I got called out to assist with an issue with a load balancer appliance used in front of a bunch of Linux servers. It was mostly working according to the customer, but their reporting tool was showing that it was sending traffic to the "wrong" services on each server.

The monitoring tool used 'netstat' to track TCP connections, which had a bug in that version of RedHat where it would truncate the last decimal digit of the port number if the address:port combo had the maximum possible number of digits, e.g.: 123.123.123.123:54321 was shown as 123.123.123.123:5432 instead.

Their tool was just ingesting that pretty printed table intended for humans with "aligned" columns, throwing away the whitespace, and putting that into a database!

This gives me the icks, but apparently Just The Way Things Are Done in the UNIX world.

In PowerShell, Get-NetTCPConnection outputs objects, so this kind of error is basically impossible. Downstream tools aren't parsing a text representation of a table or "splitting it into columns", they receive the data pre-parsed with native types and everything.

So for example, this "just works":

    Get-NetTCPConnection | 
        Where-Object State -EQ 'Bound' | 
        Group-Object LocalPort -NoElement | 
        Sort-Object Count -Descending -Top 10
Please show me the equivalent using netstat. In case the above was not readable for you, it shows the top ten TCP ports by how many bound connections they have.

This kind of thing is a challenge with UNIX tools, and then is fragile forever. Any change to the output format of netstat breaks scripts in fun and create ways. Silently. In production.

I hope you never have to deal with IPv6.

Jobs |
1) Reproduce the part of the post on netstat and PowerShell starting at "In PowerShell, Get-NetTCPConnection" and ending at "types and everything.".
2) Write what follows the last sentence of the post on netstat and PowerShell.

(Items stored from a collection)
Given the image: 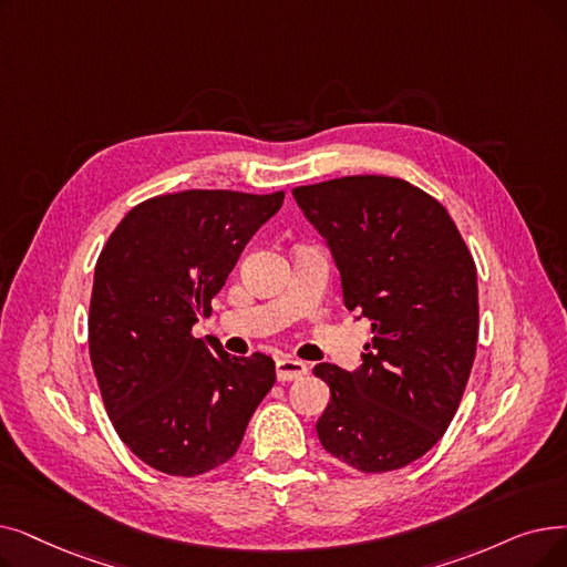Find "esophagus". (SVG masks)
Instances as JSON below:
<instances>
[{"label": "esophagus", "mask_w": 567, "mask_h": 567, "mask_svg": "<svg viewBox=\"0 0 567 567\" xmlns=\"http://www.w3.org/2000/svg\"><path fill=\"white\" fill-rule=\"evenodd\" d=\"M276 375L280 382H291V380H301L303 375H308V365L299 359L291 357H282L276 363Z\"/></svg>", "instance_id": "34e87169"}]
</instances>
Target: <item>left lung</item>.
<instances>
[{"mask_svg": "<svg viewBox=\"0 0 567 567\" xmlns=\"http://www.w3.org/2000/svg\"><path fill=\"white\" fill-rule=\"evenodd\" d=\"M329 243L344 308L373 327L359 371L317 363L331 389L317 437L361 473L424 456L458 410L477 350V268L454 219L401 178L344 176L293 187Z\"/></svg>", "mask_w": 567, "mask_h": 567, "instance_id": "obj_1", "label": "left lung"}]
</instances>
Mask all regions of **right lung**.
Listing matches in <instances>:
<instances>
[{
  "mask_svg": "<svg viewBox=\"0 0 567 567\" xmlns=\"http://www.w3.org/2000/svg\"><path fill=\"white\" fill-rule=\"evenodd\" d=\"M285 192L185 189L134 206L96 259L90 359L120 440L151 467L196 477L227 463L276 363L194 338L215 293Z\"/></svg>",
  "mask_w": 567,
  "mask_h": 567,
  "instance_id": "1",
  "label": "right lung"
}]
</instances>
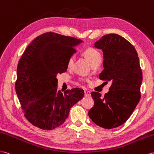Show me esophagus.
<instances>
[{"label":"esophagus","instance_id":"esophagus-1","mask_svg":"<svg viewBox=\"0 0 154 154\" xmlns=\"http://www.w3.org/2000/svg\"><path fill=\"white\" fill-rule=\"evenodd\" d=\"M90 96H91V94H90V92L86 91V90H85V97H90Z\"/></svg>","mask_w":154,"mask_h":154}]
</instances>
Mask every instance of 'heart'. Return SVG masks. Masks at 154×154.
<instances>
[{
    "instance_id": "obj_1",
    "label": "heart",
    "mask_w": 154,
    "mask_h": 154,
    "mask_svg": "<svg viewBox=\"0 0 154 154\" xmlns=\"http://www.w3.org/2000/svg\"><path fill=\"white\" fill-rule=\"evenodd\" d=\"M83 54L85 55V57L88 59L92 66L97 64H100L101 62V55L99 51L95 49L89 48L86 49L83 52ZM75 60V55H72V56H70L68 58V62H67V66H68V68L69 69H71L73 67Z\"/></svg>"
}]
</instances>
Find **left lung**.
Wrapping results in <instances>:
<instances>
[{"label":"left lung","instance_id":"8db88e82","mask_svg":"<svg viewBox=\"0 0 154 154\" xmlns=\"http://www.w3.org/2000/svg\"><path fill=\"white\" fill-rule=\"evenodd\" d=\"M94 47L103 54L104 69L99 77L112 85L103 97L99 92L91 93L94 105L88 116L100 127L112 129L124 124L139 103L143 73L135 47L120 35H105Z\"/></svg>","mask_w":154,"mask_h":154}]
</instances>
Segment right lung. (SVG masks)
<instances>
[{"label": "right lung", "mask_w": 154, "mask_h": 154, "mask_svg": "<svg viewBox=\"0 0 154 154\" xmlns=\"http://www.w3.org/2000/svg\"><path fill=\"white\" fill-rule=\"evenodd\" d=\"M81 39L47 32L27 47L17 65L15 90L25 116L34 126L51 130L61 125L71 108L84 96L73 88L57 90L58 73L66 72L67 62Z\"/></svg>", "instance_id": "1"}]
</instances>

Responses to the tasks |
1)
In PowerShell, Get-NetTCPConnection outputs objects, so this kind of error is basically impossible. Downstream tools aren't parsing a text representation of a table or "splitting it into columns", they receive the data pre-parsed with native types and everything.

2)
For fun, I took a crack at your example and came up with this craziness (with the caveat it's late and I didn't spend much time on it), which is made a bit more awkward because grep doesn't do capturing groups:

  netstat -aln \
  | grep ESTABLISHED \
  | awk '{print $4}' \
  | grep -Po '\:\d+$' \
  | grep -Po '\d+' \
  | sort \
  | uniq -c \
  | sort -r \
  | head -n 10
Changing the awk field to 5 instead of 4 should get you remote ports instead of local. But yeah, that will be fragile if netstat's output ever changes. That said, even if you're piping objects around, if the output of the thing putting out objects changes, your tool is always at risk of breaking. Yes objects breaking because field order changed is less likely, but what happens if `Get-NetTCPConnection` stops including a `State` field? I guess `Where-Object` might validate it found such a field, but I could also see it reasonably silently ignoring input that doesn't have the field. Depends on whether it defaults to strict or lenient parsing behaviors.
I know this sounds like nit-picking but bear with me. It's the point I'm trying to make:

1. Your script outputs an error when run, because 'bash' itself doesn't have netstat as a built-in. That's an external command. In my WSL2, I had to install it. You can't declaratively require this up-front, you script has to have an explicit check... or it'll just fail half-way through. Or do nothing. Or who knows!?

PowerShell has up-front required prerequisites that you can declare: https://learn.microsoft.com/en-us/powershell/module/microsof...

Not that that's needed, because Get-NetTcpConnection is a built-in command.

3. Your script is very bravely trying to parse output that includes many different protocols, including: tcp, tcp6, udp, udp6, and unix domain sockets. I'm seeing random junk like 'ACC' turn up after the first awk step.

4. Speaking of which, the task was to get tcp connections, not udp, but I'll let this one slide because it's an easy fix.

5. Now imagine putting your script side-by-side with the PowerShell script, and giving it to people to read.

What are the chances that some random person could figure out what each one does?

Would they be able to modify the functionality successfully?

Note that you had to use 'awk', which is a parser, and then three uses of 'grep' -- a regular expression language, which is also a kind of parsing.

The PowerShell version has no parsing at all. That's why it's just 4 pipeline expressions instead of 9 in your bash example.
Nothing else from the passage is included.